Gabriel describes the album as ‘more vertical than horizontal’ a ‘bookend record’ looking at the beginning and the end of a life as opposed to the middle, reflecting on the life that grows out of death and recognizing patterns and forces at work above and beneath our normal focus.
Drawn against a backdrop of the influences of the moon and water both the album and the prospective tour design represent the magnetic pull and retraction of natural forces – the ebb and flow of consciousness – the residual activity of ghosts, the re-emergence of hope and the birth of the new.
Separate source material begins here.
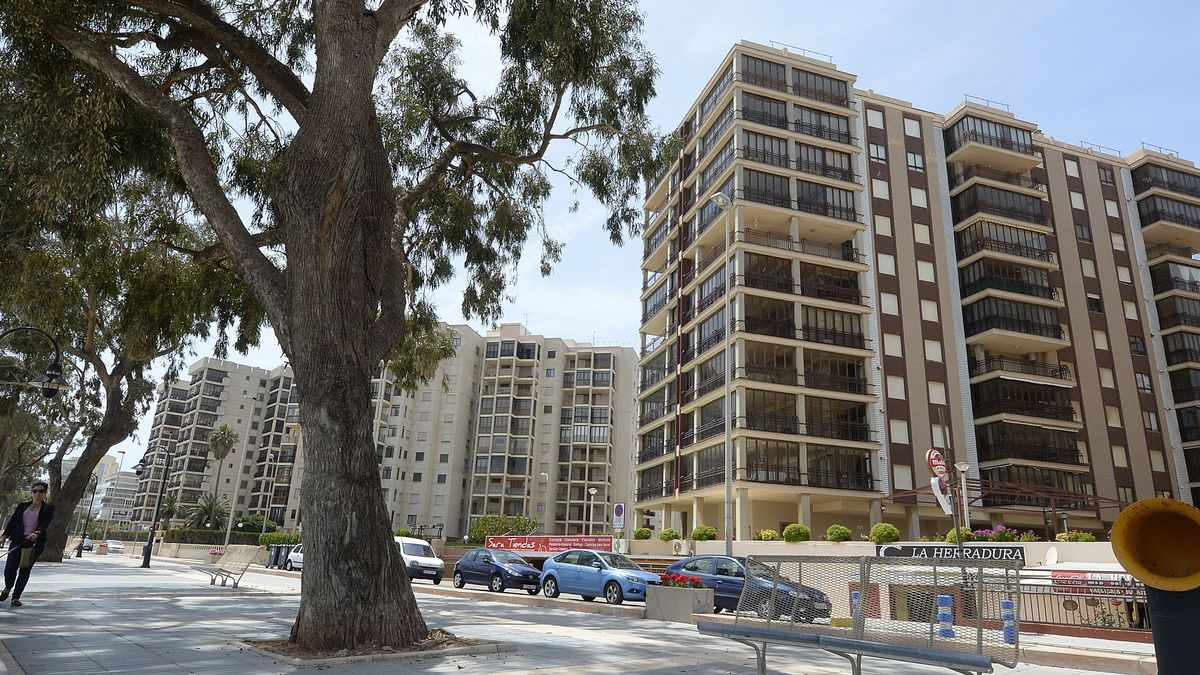 Una mujer pasa frente a varios bloques de apartamentos en Benicàssim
The meticulous, African rhythms are still evident but on this occasion Gabriel has managed to tone down his sometimes indulgent preoccupation with gadgets and technically enhanced soundscapes and has whittled a far more pointed album for it: in fact it is the child of that same gorgeous simplicity that whittled out the same warped, eerie innocence of classics like ‘Here Comes The Flood’, ‘Family Snapshot’ and ‘Me and My Teddy Bear.’
But there’s more than expert whittling to this record – much more. ‘Darkness’ and ‘Growing Up’ are webs of tangled beauty: intricate, difficult to navigate but breathlessly compelling, whilst standout tracks like ‘My Head Sounds Like That’ are simply as good as anything Gabriel has ever produced so far.
In audio, the term ‘signal to noise ratio is used to signify how strong a sound signal is in relation to the background noise. Gabriel again provides a focus – a mindful signal – a ratio by which to measure the noise and the mindless static that obscures those more mindful voices beneath it.
Its timely, its’ welcome. It’s relevant.